'''

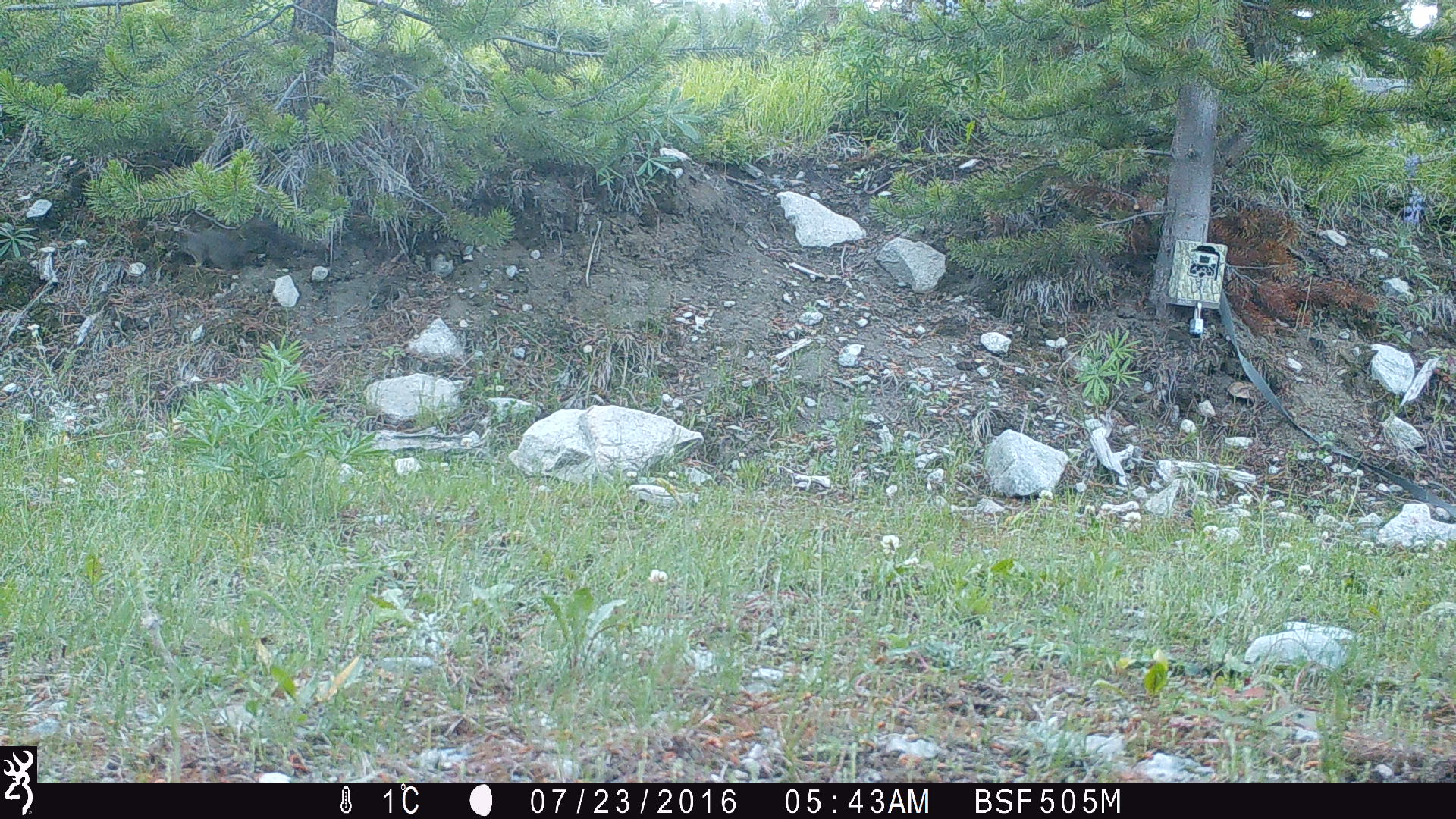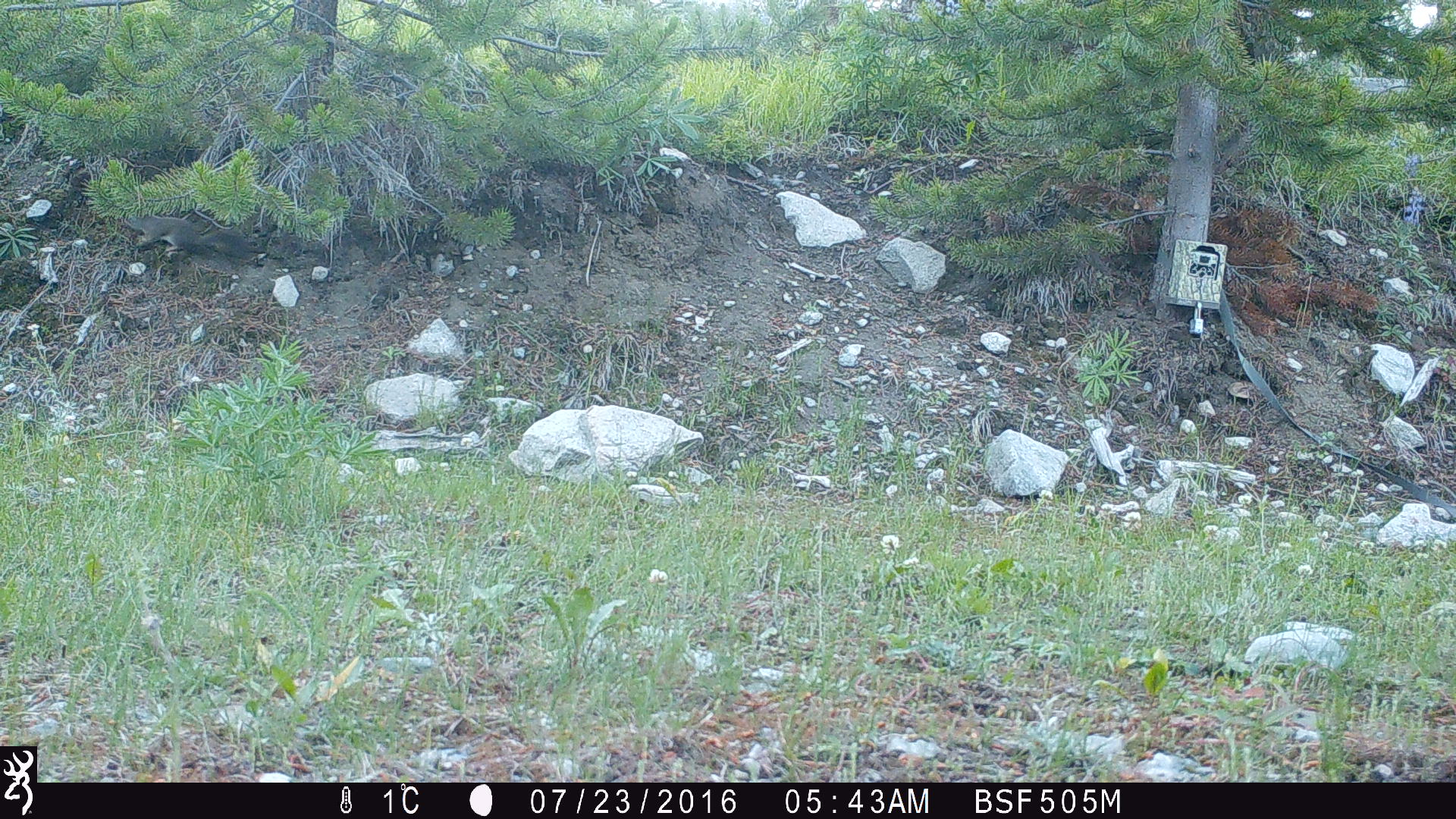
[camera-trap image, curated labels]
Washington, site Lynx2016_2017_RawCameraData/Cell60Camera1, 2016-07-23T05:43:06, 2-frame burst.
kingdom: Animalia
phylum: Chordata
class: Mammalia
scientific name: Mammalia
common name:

'''

TO DO -> Make a word-for-word copy of the entries, without any pictures.

TASK OUTPUT ->
[camera-trap image, curated labels]
Washington, site Lynx2016_2017_RawCameraData/Cell60Camera1, 2016-07-23T05:43:06, 2-frame burst.
kingdom: Animalia
phylum: Chordata
class: Mammalia
scientific name: Mammalia
common name:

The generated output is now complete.